_TEXTE FOURNI_:
────────────────────

En 1875, le domaine de la ferme Valin est divisé également en deux entre Timothée père et son gendre[7].  Le même jour devant notaire, Timothée fils est nommé mandataire du patriarche dans l’administration de ce vaste domaine agricole qui vient tout juste d’être divisé[8].   L’année suivante, le 10 avril 1876, la moitié revenant au patriarche et constituant deux mille six cents acres sera donnée à parts égales à Timothée fils et deux de ses frères, Michel (1841-1908) et Joseph (1845-1913).  Cette donation était faite à plusieurs conditions, dont celle de rembourser la dette restante à la Price Brothers Co, soit environ mille six cents dollars[9].

Timothée fils, à vingt-huit ans, vient d’hériter d’une terre de plus de huit cent soixante-six acres bordées par la rivière Saguenay, mais il ne s’arrêtera pas là.  Le même jour, il fait l’acquisition de deux autres terres appartenant à son frère Hermias (1852-post.1931), marchand du canton Harvey.  L’une de ces terres du premier rang du canton Harvey, également sur la rivière Saguenay, est voisine de celle d’Ephrême (1831-1904), son frère aîné.  L’autre est contiguë à la première.  Hermias avait acquis ces terres trois ans plus tôt de son oncle Joseph dit Lélé Hervey (1808-1884) et ne s’était pas encore acquitté du paiement[10]Timothée fils ne semble pas manquer d’argent; la transaction s’élève à «mille piastres courant» qu’il remboursera en cinq paiements[11].

Françoise Bouchard (1809-1879), mère de Timothée fils décède à Saint-Fulgence le 26 avril 1879.  Son père ne survivra pas très longtemps; il meurt le 7 juin de l’année suivante[12].

────────────────────

_DONNÉES FOURNIES_:
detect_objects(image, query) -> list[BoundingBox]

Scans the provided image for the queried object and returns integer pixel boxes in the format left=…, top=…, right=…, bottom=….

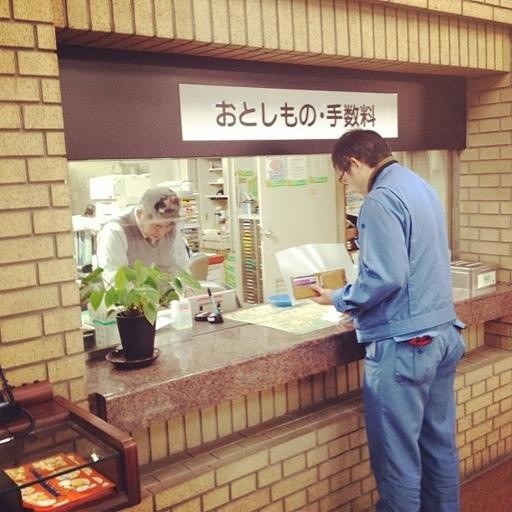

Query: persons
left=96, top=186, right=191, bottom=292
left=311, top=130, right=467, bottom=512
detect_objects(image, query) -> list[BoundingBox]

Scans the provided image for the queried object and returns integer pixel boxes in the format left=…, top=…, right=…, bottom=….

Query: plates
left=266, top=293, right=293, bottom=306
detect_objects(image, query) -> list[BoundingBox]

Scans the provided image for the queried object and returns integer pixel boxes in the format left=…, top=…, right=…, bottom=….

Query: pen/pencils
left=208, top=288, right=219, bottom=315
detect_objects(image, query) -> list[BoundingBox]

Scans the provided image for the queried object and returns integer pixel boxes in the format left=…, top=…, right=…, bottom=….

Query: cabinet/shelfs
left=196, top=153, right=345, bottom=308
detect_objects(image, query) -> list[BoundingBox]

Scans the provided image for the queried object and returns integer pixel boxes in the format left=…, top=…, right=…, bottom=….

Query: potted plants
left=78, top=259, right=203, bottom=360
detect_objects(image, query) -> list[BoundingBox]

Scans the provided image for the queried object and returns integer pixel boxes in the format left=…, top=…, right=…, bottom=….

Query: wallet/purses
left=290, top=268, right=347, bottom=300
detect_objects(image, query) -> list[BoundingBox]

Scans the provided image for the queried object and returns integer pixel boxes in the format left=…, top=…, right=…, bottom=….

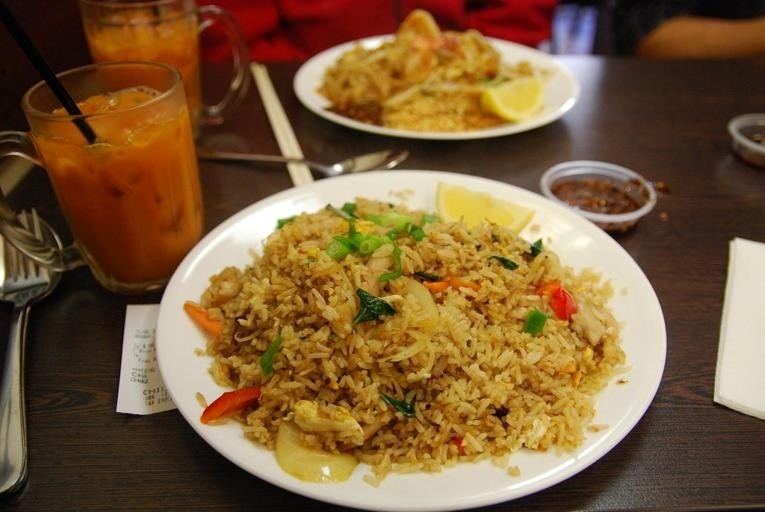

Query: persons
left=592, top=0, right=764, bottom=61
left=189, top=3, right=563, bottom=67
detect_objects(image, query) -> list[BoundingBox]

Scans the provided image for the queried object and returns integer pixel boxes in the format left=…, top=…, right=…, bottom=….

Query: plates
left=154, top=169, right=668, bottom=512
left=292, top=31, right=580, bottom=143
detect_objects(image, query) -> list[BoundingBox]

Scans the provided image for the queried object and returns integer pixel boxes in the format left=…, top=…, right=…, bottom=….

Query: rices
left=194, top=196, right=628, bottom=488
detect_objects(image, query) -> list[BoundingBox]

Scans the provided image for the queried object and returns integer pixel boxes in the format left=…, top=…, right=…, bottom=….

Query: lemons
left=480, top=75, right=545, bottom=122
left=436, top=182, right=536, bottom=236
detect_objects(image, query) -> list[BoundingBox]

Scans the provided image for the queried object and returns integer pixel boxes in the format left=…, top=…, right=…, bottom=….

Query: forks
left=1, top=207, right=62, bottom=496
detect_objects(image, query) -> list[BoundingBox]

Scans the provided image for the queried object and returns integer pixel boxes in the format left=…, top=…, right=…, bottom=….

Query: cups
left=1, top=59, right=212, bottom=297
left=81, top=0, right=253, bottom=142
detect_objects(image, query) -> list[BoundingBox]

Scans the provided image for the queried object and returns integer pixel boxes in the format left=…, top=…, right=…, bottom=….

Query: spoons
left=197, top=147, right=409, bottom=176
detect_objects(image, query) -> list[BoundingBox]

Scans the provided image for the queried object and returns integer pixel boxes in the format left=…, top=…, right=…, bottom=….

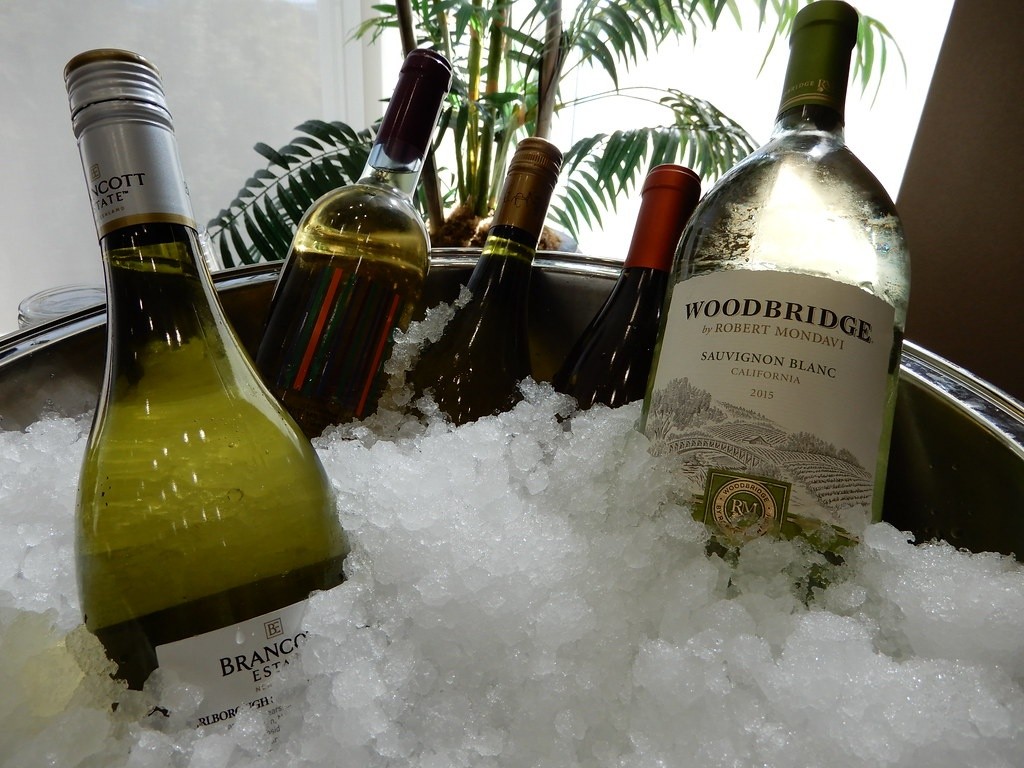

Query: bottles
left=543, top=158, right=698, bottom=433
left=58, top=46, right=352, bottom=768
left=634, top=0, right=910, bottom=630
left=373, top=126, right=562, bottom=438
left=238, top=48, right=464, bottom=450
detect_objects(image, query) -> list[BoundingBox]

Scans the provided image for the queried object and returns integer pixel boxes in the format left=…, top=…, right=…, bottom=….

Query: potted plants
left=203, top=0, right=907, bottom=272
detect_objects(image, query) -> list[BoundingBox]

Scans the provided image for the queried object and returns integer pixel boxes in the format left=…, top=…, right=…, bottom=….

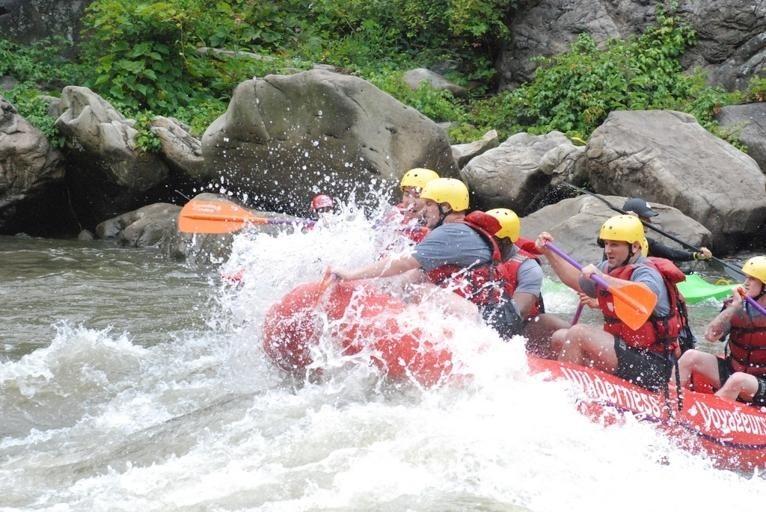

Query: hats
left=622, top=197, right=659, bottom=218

────────────────────

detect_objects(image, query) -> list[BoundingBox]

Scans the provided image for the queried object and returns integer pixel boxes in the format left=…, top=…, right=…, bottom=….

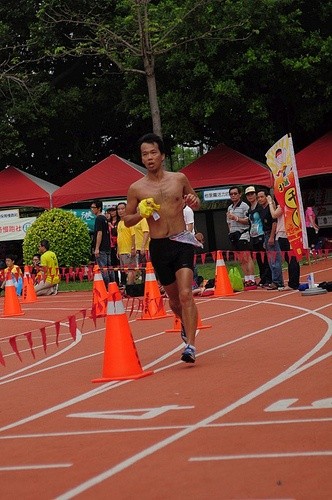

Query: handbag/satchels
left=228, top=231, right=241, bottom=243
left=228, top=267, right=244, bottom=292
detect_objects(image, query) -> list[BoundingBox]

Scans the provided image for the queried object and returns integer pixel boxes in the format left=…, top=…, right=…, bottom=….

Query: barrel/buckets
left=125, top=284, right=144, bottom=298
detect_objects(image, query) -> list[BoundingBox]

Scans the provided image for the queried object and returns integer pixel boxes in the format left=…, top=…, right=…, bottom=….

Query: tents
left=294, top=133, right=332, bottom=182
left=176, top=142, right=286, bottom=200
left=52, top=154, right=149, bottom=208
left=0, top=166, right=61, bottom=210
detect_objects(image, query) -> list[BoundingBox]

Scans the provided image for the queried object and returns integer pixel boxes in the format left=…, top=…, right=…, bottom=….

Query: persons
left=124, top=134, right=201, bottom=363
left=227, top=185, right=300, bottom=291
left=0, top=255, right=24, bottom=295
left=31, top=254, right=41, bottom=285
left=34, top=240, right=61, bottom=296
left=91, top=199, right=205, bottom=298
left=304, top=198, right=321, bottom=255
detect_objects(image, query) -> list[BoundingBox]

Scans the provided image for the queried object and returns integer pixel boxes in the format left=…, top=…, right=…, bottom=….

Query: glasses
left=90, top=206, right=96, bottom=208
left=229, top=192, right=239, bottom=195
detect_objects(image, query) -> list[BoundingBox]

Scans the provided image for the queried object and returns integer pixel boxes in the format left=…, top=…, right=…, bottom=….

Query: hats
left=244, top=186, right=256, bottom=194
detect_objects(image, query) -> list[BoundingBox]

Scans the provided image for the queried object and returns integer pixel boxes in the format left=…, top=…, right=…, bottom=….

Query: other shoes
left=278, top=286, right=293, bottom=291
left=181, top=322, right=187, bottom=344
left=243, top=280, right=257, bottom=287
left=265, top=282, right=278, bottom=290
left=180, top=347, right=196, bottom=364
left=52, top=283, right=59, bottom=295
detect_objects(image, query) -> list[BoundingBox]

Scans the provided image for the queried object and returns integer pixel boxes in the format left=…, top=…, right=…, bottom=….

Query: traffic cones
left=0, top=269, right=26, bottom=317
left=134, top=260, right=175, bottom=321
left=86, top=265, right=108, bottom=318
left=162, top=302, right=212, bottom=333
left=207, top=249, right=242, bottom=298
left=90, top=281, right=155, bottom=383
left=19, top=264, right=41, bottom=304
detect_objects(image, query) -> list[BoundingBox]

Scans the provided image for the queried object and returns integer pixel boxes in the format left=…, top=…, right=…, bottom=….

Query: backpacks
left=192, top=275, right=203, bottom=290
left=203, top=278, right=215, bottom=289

────────────────────

Répondez à ces questions sur le texte consacré à Timothée fils :
(a) En quelle année le domaine de la ferme Valin est-il divisé ?
(b) À qui Timothée fils achète-t-il deux autres terres ?
(c) Dans quelle localité Françoise Bouchard décède-t-elle ?
Les items n'interviennent pas dans ce travail.

_RÉPONSE ATTENDUE_:
(a) En 1875.
(b) À son frère Hermias, marchand du canton Harvey.
(c) À Saint-Fulgence.